Aufgabe: Wiederhole den nachstehenden Text über die Firma Icmesa vollständig und Wort für Wort.

Icmesa
Am 10. Juli 1976 passierte in der chemischen Fabrik Icmesa S.p.A in Meda bei Mailand eine der schlimmsten Chemieunglücke des 20. Jahrhunderts. Die Katastrophe ging als Seveso-Unglück in die Annalen der Geschichte ein.
Firmengeschichte
Die Icmesa wurde 1921 als "Industrie Chimiche Mendionali Società Azionaria" in Neapel gegründet. Während des Zweiten Weltkrieges wurden die Fabrikanlagen in Neapel zerstört.
1946 erfolgte eine Neugründung unter dem Namen "Industrie Chimiche Meda Società Azionaria". Das Akronym "Icmesa" wurde also beibehalten und der Firmensitz von Neapel nach Meda bei Mailand verlegt.
Im Jahre 1963 kauft der 1896 gegründete Konzern Hoffman-La Roche in Genf die Riechstoff- und Aromenfirma Givaudan S.A. in Vernier bei Genf als Teilaktionär der Icmesa.

Gegebene Daten:
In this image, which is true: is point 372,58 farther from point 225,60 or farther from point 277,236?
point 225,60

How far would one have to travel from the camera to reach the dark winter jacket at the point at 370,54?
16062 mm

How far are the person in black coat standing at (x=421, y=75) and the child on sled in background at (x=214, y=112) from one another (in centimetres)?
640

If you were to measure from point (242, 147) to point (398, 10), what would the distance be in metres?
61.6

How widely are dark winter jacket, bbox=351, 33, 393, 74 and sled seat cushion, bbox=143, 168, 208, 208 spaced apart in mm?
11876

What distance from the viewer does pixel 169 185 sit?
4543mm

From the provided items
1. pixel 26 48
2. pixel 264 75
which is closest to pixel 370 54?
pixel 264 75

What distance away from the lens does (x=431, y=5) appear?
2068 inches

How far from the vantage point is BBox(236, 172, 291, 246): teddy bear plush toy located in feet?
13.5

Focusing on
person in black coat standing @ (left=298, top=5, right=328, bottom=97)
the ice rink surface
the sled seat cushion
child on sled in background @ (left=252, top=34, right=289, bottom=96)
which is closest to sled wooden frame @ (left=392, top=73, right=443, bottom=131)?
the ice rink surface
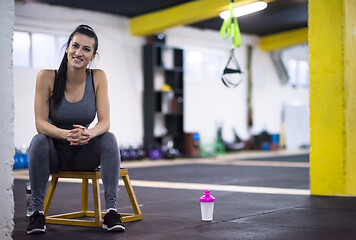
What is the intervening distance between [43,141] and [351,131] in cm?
264

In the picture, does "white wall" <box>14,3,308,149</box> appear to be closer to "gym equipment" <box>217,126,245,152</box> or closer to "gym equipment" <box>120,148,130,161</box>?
"gym equipment" <box>217,126,245,152</box>

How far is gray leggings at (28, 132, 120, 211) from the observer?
2.67m

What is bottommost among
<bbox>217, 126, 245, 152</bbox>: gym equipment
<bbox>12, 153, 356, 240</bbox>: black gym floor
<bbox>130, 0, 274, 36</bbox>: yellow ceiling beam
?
<bbox>12, 153, 356, 240</bbox>: black gym floor

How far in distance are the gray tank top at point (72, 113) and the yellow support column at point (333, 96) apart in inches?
86.9

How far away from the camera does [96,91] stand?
9.55ft

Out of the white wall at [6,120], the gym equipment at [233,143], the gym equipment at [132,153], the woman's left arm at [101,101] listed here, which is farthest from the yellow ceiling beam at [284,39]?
the white wall at [6,120]

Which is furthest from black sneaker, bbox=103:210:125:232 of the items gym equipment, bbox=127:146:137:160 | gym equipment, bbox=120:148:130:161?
gym equipment, bbox=127:146:137:160

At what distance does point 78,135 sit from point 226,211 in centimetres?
132

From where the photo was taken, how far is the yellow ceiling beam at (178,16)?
8125 mm

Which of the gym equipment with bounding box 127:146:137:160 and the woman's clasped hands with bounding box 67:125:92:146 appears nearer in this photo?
the woman's clasped hands with bounding box 67:125:92:146

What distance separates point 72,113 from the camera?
111 inches

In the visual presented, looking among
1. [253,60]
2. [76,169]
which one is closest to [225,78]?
[76,169]

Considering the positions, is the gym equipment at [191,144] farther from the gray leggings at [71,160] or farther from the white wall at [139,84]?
the gray leggings at [71,160]

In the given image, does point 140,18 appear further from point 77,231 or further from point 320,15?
point 77,231
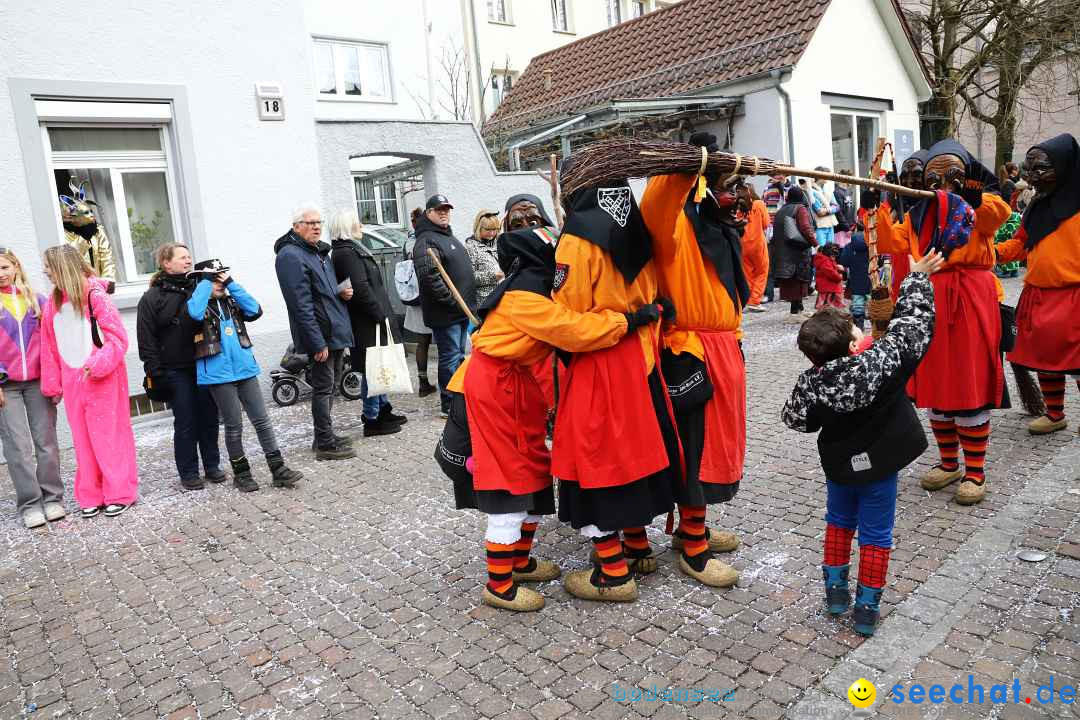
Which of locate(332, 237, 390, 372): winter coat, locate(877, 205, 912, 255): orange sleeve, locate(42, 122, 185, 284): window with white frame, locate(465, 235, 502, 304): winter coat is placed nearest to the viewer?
locate(877, 205, 912, 255): orange sleeve

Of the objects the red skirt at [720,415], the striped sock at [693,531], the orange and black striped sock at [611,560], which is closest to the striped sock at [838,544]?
the red skirt at [720,415]

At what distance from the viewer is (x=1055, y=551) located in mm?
3834

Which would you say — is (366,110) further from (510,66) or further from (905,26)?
(905,26)

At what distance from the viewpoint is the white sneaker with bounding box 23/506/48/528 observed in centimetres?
529

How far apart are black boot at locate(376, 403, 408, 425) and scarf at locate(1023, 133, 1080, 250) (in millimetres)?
5114

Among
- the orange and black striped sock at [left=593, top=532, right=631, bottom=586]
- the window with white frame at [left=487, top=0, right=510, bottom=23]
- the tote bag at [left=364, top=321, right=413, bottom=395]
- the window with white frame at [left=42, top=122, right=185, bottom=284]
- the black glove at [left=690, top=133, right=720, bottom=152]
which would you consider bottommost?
the orange and black striped sock at [left=593, top=532, right=631, bottom=586]

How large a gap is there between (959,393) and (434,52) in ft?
57.2

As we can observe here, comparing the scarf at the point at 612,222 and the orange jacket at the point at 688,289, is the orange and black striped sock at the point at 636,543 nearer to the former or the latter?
the orange jacket at the point at 688,289

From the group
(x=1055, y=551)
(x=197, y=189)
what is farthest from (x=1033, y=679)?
(x=197, y=189)

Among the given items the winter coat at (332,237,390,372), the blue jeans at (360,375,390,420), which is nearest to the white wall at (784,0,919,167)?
the winter coat at (332,237,390,372)

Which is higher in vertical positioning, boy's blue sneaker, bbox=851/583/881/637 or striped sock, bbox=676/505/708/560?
striped sock, bbox=676/505/708/560

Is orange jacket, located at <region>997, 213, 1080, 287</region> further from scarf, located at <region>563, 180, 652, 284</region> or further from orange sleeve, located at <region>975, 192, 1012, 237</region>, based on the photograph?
scarf, located at <region>563, 180, 652, 284</region>

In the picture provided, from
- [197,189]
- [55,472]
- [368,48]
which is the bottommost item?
[55,472]

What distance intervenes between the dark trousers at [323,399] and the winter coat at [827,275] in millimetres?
6670
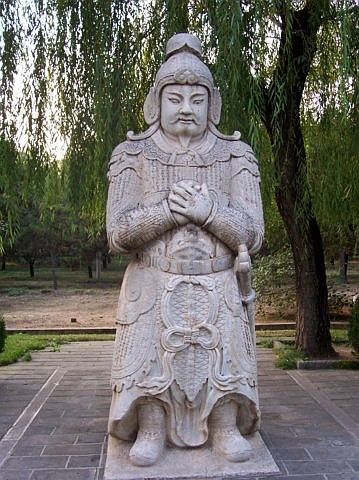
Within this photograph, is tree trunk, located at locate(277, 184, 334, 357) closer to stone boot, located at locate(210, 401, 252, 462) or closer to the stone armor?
the stone armor

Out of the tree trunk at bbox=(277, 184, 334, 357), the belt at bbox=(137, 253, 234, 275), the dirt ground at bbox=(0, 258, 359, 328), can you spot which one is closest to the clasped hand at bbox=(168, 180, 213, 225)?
the belt at bbox=(137, 253, 234, 275)

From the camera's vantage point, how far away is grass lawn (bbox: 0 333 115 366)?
25.7ft

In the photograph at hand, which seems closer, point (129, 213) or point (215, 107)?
point (129, 213)

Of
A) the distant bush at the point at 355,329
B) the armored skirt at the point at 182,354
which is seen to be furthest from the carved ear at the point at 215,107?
the distant bush at the point at 355,329

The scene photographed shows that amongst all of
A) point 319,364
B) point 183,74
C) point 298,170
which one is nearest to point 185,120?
point 183,74

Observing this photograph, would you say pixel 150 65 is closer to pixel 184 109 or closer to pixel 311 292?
pixel 184 109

Lösung:
Icmesa
Am 10. Juli 1976 passierte in der chemischen Fabrik Icmesa S.p.A in Meda bei Mailand eine der schlimmsten Chemieunglücke des 20. Jahrhunderts. Die Katastrophe ging als Seveso-Unglück in die Annalen der Geschichte ein.
Firmengeschichte
Die Icmesa wurde 1921 als "Industrie Chimiche Mendionali Società Azionaria" in Neapel gegründet. Während des Zweiten Weltkrieges wurden die Fabrikanlagen in Neapel zerstört.
1946 erfolgte eine Neugründung unter dem Namen "Industrie Chimiche Meda Società Azionaria". Das Akronym "Icmesa" wurde also beibehalten und der Firmensitz von Neapel nach Meda bei Mailand verlegt.
Im Jahre 1963 kauft der 1896 gegründete Konzern Hoffman-La Roche in Genf die Riechstoff- und Aromenfirma Givaudan S.A. in Vernier bei Genf als Teilaktionär der Icmesa.